Begin at the line containing "What separation can" and give again every line to the end of the records, exactly, without the pictures.

## Records of spatial reasoning questions
────────────────────

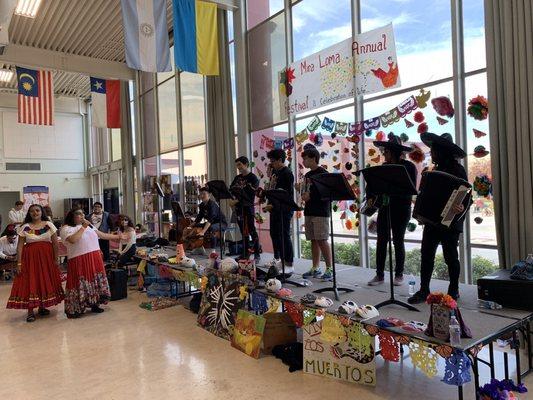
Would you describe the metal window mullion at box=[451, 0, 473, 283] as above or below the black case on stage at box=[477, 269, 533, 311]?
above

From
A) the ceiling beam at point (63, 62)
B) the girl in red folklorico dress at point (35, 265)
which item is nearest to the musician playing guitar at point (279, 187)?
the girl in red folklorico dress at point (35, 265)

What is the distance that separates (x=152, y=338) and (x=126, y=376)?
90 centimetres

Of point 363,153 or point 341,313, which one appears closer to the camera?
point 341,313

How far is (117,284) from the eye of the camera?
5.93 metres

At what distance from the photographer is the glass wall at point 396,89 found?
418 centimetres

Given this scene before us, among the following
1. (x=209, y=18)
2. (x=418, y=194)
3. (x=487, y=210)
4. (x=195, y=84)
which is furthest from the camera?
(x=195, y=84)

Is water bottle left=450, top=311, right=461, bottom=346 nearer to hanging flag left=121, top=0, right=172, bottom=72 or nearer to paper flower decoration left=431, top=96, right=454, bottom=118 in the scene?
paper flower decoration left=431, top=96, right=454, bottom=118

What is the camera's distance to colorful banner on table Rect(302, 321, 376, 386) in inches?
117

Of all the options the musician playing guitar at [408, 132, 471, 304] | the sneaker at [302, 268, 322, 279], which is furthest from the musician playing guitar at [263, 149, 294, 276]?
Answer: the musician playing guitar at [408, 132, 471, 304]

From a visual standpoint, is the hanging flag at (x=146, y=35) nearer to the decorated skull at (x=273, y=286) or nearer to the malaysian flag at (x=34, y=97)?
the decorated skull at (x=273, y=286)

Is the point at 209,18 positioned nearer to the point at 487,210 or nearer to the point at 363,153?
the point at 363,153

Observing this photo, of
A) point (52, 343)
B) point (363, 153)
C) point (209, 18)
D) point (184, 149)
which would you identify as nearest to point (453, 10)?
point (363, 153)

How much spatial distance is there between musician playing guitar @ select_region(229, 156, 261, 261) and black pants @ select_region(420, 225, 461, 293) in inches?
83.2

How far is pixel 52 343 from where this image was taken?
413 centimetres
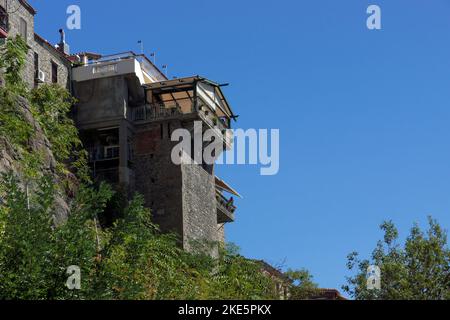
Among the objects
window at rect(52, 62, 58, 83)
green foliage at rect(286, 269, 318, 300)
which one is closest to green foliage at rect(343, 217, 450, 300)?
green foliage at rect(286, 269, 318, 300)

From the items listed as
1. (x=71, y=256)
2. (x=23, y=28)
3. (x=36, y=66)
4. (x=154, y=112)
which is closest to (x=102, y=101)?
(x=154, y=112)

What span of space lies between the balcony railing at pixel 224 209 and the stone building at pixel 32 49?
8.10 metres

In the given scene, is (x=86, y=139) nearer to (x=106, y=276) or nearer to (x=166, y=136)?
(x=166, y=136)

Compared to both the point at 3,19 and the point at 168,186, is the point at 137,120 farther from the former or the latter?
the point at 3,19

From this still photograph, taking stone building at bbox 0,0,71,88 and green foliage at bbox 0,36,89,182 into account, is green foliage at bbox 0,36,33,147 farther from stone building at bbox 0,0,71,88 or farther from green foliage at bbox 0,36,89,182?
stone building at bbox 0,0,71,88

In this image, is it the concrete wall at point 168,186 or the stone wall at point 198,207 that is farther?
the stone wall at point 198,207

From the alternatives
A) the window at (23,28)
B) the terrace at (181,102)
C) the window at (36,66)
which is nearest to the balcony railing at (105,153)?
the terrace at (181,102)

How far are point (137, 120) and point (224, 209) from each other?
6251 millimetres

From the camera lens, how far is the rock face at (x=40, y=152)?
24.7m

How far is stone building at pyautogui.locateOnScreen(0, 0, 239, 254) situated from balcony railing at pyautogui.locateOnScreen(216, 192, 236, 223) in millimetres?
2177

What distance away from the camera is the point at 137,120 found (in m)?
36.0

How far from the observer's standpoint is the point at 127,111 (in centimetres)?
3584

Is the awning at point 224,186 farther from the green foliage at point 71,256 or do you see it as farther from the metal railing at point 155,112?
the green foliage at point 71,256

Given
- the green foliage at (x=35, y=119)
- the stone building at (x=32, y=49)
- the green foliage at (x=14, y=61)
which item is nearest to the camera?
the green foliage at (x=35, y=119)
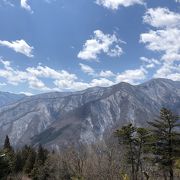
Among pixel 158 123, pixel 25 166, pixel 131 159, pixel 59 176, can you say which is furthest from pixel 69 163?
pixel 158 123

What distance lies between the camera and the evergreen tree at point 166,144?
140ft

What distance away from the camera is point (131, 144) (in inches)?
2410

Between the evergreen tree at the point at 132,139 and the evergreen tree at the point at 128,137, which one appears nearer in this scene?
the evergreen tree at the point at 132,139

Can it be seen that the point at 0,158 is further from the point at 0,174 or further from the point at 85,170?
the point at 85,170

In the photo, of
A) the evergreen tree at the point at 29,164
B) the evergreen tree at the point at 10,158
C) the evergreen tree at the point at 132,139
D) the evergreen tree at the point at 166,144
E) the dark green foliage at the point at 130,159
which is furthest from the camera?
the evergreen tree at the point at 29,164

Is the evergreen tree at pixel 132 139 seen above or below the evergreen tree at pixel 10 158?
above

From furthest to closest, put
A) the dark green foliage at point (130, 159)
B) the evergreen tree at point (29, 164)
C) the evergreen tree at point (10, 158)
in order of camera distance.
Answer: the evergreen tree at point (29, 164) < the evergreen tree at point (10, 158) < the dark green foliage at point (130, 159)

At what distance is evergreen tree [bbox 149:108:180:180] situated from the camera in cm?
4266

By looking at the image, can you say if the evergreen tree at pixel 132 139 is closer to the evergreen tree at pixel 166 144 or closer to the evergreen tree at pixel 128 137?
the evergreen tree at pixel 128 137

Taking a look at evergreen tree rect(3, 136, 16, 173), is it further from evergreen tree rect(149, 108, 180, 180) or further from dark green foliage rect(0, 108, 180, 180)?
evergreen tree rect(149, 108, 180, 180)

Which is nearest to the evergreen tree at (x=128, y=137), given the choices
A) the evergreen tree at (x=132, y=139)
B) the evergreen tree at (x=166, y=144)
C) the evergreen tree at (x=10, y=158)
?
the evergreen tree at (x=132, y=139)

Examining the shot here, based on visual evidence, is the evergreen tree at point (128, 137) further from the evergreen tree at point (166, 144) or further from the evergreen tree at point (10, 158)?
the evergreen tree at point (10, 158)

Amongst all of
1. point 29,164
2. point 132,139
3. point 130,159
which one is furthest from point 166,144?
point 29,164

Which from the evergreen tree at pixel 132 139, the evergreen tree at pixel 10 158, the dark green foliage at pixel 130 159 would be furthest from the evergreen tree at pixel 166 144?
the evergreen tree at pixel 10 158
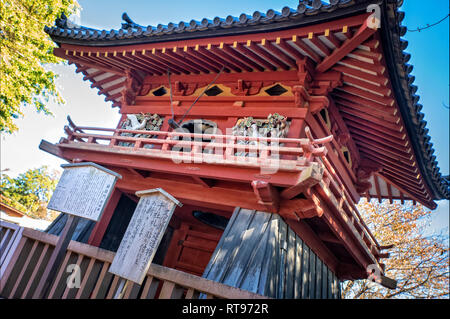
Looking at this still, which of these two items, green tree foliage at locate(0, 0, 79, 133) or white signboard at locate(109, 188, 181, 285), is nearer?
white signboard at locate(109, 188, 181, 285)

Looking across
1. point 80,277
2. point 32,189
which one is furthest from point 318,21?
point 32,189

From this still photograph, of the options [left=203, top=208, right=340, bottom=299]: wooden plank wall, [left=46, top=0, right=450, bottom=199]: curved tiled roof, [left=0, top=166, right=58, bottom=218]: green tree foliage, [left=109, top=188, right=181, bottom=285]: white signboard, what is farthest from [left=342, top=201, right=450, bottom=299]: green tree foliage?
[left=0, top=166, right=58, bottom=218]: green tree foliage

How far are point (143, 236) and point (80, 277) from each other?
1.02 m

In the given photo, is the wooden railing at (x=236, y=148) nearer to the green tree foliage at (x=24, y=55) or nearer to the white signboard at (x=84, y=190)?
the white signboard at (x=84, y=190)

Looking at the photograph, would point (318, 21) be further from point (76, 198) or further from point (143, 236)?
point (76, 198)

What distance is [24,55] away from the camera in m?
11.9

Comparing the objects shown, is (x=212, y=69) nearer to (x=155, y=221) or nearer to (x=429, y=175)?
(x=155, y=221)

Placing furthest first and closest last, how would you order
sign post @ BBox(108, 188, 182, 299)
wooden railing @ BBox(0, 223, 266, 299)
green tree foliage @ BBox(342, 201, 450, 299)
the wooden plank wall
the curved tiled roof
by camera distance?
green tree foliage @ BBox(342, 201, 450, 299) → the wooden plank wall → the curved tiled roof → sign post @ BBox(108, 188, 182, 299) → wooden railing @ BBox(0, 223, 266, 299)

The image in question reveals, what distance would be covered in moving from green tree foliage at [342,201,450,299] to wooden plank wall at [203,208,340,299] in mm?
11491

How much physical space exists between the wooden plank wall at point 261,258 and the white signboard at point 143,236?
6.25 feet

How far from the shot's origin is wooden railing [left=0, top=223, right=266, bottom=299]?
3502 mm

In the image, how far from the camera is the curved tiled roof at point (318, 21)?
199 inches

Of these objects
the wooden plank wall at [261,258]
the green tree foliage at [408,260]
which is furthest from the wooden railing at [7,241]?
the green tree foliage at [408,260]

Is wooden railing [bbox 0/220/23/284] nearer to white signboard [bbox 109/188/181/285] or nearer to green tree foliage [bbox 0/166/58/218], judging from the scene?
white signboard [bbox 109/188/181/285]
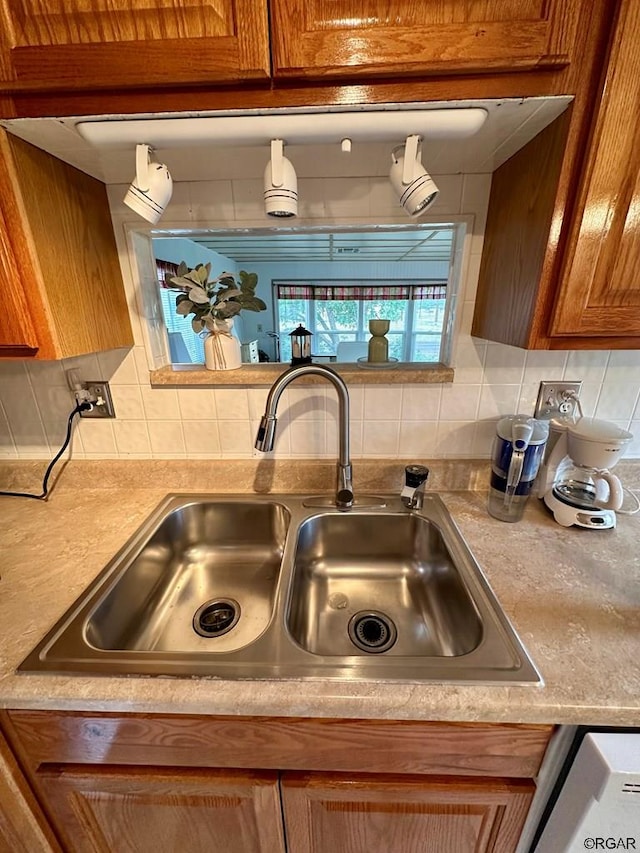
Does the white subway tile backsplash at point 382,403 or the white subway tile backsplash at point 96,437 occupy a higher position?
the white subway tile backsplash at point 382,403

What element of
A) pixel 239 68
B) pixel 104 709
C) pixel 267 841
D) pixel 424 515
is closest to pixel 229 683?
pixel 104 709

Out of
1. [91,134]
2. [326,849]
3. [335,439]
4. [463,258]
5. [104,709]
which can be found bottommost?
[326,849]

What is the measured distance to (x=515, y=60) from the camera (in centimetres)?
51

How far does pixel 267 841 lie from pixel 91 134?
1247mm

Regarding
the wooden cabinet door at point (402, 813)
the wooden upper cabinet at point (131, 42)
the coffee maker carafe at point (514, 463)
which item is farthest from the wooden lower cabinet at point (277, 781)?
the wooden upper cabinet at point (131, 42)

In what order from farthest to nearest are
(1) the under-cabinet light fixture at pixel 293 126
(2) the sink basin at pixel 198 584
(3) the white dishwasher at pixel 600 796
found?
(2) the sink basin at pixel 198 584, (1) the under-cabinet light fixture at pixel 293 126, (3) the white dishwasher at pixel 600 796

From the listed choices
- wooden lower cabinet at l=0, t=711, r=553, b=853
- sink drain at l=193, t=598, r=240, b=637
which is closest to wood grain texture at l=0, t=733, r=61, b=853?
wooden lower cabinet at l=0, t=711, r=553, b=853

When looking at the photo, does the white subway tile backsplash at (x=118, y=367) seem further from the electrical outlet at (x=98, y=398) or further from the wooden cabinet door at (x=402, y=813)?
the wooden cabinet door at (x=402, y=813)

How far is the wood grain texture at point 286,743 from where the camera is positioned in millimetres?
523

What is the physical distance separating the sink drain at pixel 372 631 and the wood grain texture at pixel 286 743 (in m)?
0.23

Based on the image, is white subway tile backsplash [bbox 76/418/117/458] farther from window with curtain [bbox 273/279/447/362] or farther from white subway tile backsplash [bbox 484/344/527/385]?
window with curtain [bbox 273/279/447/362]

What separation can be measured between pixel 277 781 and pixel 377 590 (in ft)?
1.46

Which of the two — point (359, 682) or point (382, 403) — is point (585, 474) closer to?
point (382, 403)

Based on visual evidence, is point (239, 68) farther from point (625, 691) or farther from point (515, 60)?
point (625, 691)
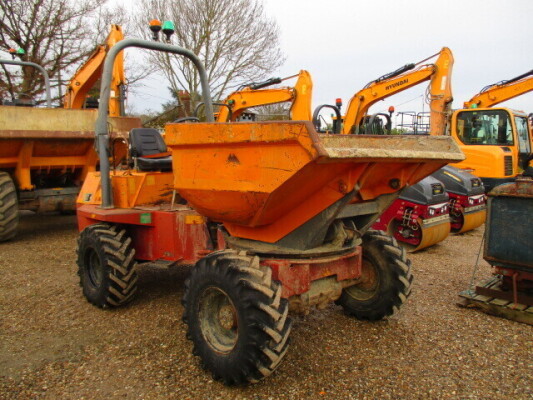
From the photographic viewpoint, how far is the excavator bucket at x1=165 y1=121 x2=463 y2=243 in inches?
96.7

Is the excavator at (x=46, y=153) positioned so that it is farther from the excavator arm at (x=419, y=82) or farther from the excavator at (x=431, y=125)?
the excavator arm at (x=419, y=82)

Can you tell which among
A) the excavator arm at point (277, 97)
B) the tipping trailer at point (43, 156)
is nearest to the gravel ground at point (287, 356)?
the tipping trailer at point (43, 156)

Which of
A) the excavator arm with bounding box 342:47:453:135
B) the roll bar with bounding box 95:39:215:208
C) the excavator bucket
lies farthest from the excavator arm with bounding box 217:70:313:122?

────────────────────

## Finished task
What separation can be measured between pixel 277 781 and pixel 377 590 (in ft)?
1.46

Which of the two — point (359, 682) or point (382, 403) — is point (585, 474) closer to?
point (382, 403)

Based on visual evidence, is point (239, 68) farther from point (625, 691) or farther from point (515, 60)?
point (625, 691)
From the photographic viewpoint, how far is the excavator bucket at x1=165 y1=121 x2=463 y2=243 in inches?
96.7

Is the excavator at (x=46, y=153) positioned so that it is farther from the excavator arm at (x=419, y=82) or farther from the excavator at (x=431, y=125)?
the excavator arm at (x=419, y=82)

Can you tell which among
A) the excavator arm at point (277, 97)
B) the tipping trailer at point (43, 156)
is nearest to the gravel ground at point (287, 356)?
the tipping trailer at point (43, 156)

Which of
A) the excavator arm with bounding box 342:47:453:135
B) the roll bar with bounding box 95:39:215:208
C) the excavator bucket
lies farthest from the excavator arm with bounding box 217:70:313:122?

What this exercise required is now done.